辺野古新基地建設事業で防衛局が直面している難問は、サンゴ類の移植問題である。環境保全図書では、「事業実施前に、---移植、移築する」と明記されているが、辺野古側の埋立にあたっては、絶滅危惧種のサンゴ類を移植することなく近くで工事を進め、大きな問題となった。このサンゴ類の移植問題は、昨年8月の沖縄県の埋立承認「撤回」の理由の一つともなっている。
サンゴ類の移植には、県漁業調整規則に基づき、知事の特別採捕許可を得なければならない。今回の事業では、防衛局が定めた基準でも。7万4千群体もの移植を行うこととされている。
昨年9月3日、沖縄県は防衛局が申請していた約38,760群体の移植のための特別採捕許可を不許可とした。さらに、本年1月16日、防衛局の再申請に対しても、やはり不許可としている。

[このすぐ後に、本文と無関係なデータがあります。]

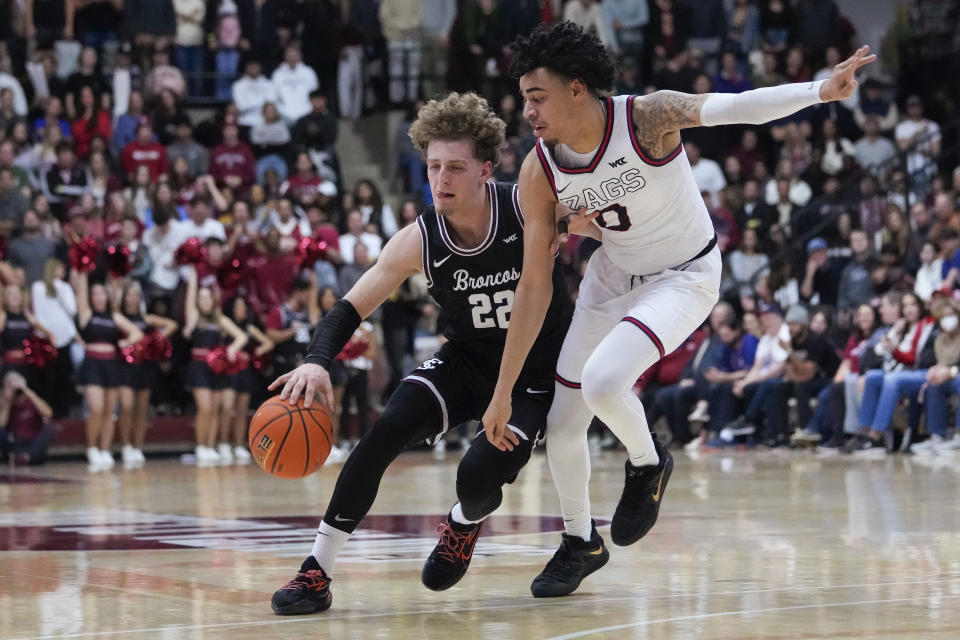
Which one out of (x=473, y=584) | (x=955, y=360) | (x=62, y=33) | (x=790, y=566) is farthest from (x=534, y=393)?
(x=62, y=33)

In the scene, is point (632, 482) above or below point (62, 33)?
below

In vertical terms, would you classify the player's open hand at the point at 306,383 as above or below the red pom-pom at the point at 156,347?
above

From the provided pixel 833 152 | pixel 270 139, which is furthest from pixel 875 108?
pixel 270 139

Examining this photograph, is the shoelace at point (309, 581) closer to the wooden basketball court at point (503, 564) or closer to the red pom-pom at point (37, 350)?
the wooden basketball court at point (503, 564)

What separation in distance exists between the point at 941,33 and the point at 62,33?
11.0 m

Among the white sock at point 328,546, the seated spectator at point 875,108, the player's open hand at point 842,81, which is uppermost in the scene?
the seated spectator at point 875,108

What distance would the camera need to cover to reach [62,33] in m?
17.4

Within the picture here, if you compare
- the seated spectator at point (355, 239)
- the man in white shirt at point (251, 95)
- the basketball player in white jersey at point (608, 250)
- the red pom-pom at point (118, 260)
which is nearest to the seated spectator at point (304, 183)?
the seated spectator at point (355, 239)

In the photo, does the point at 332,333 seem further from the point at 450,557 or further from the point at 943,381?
the point at 943,381

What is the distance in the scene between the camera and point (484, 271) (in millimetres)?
5230

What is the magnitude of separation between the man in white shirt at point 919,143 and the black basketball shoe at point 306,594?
1290cm

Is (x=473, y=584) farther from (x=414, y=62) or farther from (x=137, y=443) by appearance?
(x=414, y=62)

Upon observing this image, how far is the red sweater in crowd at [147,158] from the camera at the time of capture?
15.9 metres

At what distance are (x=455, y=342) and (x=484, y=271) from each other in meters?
0.34
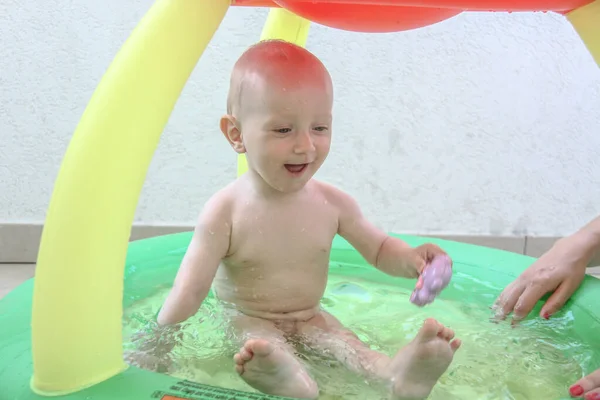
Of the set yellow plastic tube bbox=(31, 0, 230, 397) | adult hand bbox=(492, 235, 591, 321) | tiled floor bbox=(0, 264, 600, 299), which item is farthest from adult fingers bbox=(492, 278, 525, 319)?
tiled floor bbox=(0, 264, 600, 299)

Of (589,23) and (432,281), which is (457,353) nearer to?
(432,281)

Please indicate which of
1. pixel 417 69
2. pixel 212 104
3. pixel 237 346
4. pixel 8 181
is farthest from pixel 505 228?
pixel 8 181

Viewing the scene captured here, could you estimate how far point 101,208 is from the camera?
27.2 inches

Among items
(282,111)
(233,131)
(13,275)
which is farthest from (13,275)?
(282,111)

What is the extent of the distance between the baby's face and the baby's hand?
0.20 meters

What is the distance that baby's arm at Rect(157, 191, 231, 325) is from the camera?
85 centimetres

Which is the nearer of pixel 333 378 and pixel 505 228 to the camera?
pixel 333 378

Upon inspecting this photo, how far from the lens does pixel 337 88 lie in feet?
6.35

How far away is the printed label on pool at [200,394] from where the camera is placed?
670mm

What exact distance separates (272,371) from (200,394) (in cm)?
8

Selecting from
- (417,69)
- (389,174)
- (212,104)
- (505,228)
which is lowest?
(505,228)

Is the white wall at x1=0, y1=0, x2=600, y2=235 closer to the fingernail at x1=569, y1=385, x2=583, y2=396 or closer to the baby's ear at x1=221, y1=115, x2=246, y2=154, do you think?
the baby's ear at x1=221, y1=115, x2=246, y2=154

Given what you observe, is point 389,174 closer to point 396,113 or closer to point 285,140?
point 396,113

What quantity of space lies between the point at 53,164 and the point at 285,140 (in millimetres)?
1255
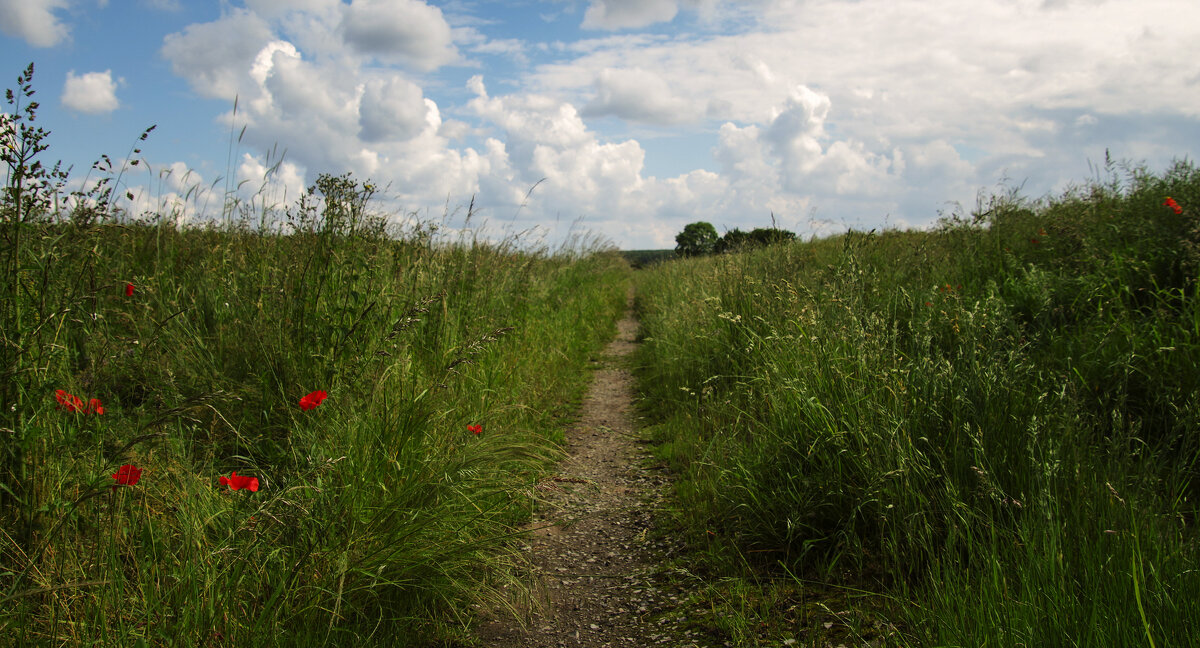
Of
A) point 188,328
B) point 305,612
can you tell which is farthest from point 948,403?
point 188,328

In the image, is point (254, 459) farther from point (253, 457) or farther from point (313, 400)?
point (313, 400)

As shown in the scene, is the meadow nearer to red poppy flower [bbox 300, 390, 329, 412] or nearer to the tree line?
red poppy flower [bbox 300, 390, 329, 412]

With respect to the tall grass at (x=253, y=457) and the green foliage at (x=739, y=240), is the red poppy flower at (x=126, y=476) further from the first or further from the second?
the green foliage at (x=739, y=240)

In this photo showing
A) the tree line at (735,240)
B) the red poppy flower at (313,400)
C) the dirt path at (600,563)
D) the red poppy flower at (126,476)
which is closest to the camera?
the red poppy flower at (126,476)

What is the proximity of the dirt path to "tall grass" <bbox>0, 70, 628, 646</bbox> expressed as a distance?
0.23 metres

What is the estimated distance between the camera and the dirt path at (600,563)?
Answer: 244cm

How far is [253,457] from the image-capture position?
10.3 feet

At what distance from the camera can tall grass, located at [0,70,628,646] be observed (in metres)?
1.89

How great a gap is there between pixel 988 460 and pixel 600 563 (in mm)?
1752

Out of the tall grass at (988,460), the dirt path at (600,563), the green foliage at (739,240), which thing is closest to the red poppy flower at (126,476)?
the dirt path at (600,563)

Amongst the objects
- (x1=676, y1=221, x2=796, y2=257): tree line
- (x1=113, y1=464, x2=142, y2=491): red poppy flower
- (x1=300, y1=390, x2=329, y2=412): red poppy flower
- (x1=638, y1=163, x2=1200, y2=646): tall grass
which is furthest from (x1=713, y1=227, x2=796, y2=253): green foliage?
(x1=113, y1=464, x2=142, y2=491): red poppy flower

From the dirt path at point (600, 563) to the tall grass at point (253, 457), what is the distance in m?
0.23

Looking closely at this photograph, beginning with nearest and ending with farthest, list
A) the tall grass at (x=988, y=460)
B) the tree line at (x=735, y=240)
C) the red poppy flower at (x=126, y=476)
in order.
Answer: the red poppy flower at (x=126, y=476)
the tall grass at (x=988, y=460)
the tree line at (x=735, y=240)

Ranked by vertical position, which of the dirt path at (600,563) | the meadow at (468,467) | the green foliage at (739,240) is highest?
the green foliage at (739,240)
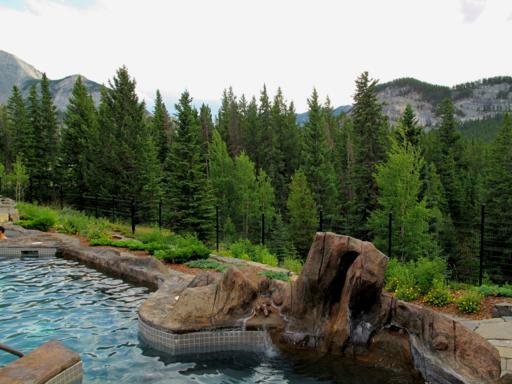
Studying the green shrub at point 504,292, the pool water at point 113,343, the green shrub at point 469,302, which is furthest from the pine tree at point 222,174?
the green shrub at point 469,302

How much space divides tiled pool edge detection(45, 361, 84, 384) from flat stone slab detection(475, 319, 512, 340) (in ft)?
20.0

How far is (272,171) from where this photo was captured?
160 feet

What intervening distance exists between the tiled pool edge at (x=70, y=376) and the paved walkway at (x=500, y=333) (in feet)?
18.0

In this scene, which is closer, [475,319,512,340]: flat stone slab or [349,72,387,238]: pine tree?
[475,319,512,340]: flat stone slab

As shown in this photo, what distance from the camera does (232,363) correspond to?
6715 mm

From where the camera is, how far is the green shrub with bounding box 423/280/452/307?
8258 mm

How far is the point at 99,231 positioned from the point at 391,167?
1858 cm

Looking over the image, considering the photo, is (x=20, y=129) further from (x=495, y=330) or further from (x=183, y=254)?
(x=495, y=330)

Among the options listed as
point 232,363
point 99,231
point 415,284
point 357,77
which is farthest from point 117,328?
point 357,77

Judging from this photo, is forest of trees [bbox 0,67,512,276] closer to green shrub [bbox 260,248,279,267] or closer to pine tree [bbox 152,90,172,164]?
pine tree [bbox 152,90,172,164]

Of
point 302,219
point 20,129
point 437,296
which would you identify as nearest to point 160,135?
point 20,129

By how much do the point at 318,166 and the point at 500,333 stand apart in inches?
1390

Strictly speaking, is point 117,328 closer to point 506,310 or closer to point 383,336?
point 383,336

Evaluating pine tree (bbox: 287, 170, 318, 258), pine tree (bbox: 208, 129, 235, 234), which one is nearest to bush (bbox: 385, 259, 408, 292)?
pine tree (bbox: 287, 170, 318, 258)
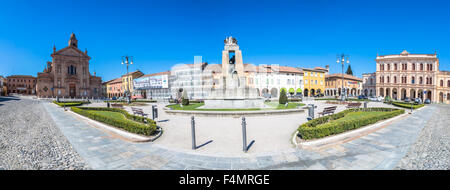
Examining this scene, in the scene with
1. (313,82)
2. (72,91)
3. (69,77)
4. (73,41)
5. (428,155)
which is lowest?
(428,155)

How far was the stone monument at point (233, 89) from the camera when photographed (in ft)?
48.8

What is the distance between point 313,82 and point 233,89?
1792 inches

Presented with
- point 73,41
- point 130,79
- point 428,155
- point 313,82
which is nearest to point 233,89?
point 428,155

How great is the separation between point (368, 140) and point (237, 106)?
993 centimetres

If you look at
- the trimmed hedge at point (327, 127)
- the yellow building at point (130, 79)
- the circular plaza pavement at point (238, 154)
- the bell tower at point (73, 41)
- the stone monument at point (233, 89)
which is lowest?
the circular plaza pavement at point (238, 154)

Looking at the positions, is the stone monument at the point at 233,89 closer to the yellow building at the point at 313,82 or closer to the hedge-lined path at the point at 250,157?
the hedge-lined path at the point at 250,157

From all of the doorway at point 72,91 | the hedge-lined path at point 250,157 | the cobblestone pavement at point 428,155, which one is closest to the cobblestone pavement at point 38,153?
the hedge-lined path at point 250,157

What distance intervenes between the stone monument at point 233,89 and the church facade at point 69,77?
55.4 meters

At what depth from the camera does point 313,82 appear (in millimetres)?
52250

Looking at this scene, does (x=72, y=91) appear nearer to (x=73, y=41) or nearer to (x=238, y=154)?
(x=73, y=41)
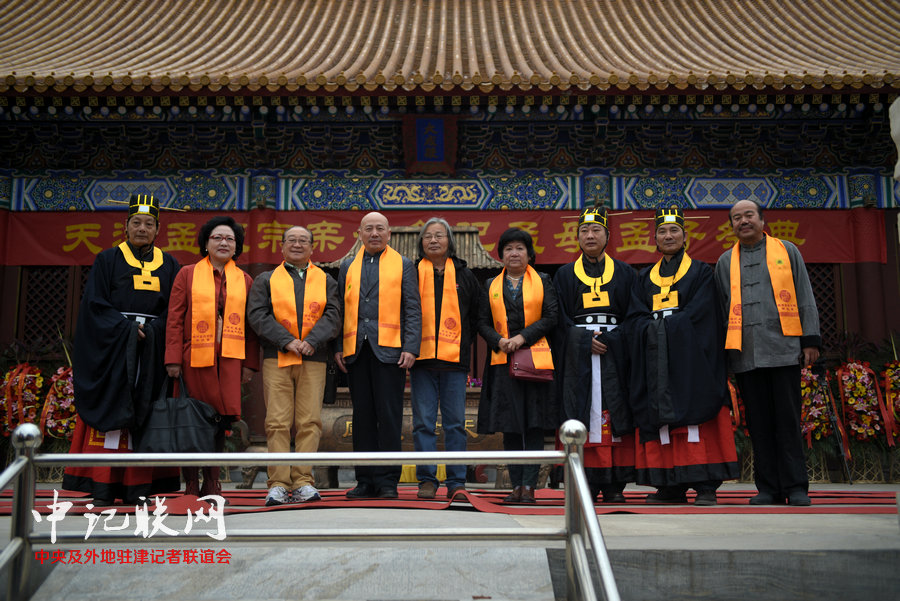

県の不許可の理由は、「県の埋立承認『撤回』は国の違法な行政不服審査請求で執行停止されたが、『撤回』処分そのものは生きており、移植の必要性がない」というものであった。
ところが本年4月5日、国土交通大臣は県の「撤回」処分を取消すとの裁決を行った。そして4月26日、約38,760群体のサンゴ類の特別採捕許可申請を県に出した。
この申請の標準処理期間は45日間であり、明日(7月8日)までとなる。この標準処理期間は必ずしも絶対的なものではないが、それほど遅らせるわけにはいかない。明日中か、遅くとも来週中(12日まで)には県の結論が出されると思われる。
国が「撤回」処分を取り消してしまった現在、沖縄県が今までの2回の事例のように、特別採捕許可申請を不許可にすることが出来るかが注目される。
まさか、玉城デニー知事が、辺野古の事業推進のためのサンゴ類の特別採捕許可を出すことはあり得ないだろう。しかし、この間、琉球セメント安和桟橋敷地内への土砂堆積問題や、本部港(塩川地区)の港湾使用許可問題など、個々の許認可について県の残念な対応が県民の批判を浴びている。
辺野古新基地をあくまで阻止するために、知事の毅然とした判断を期待したい。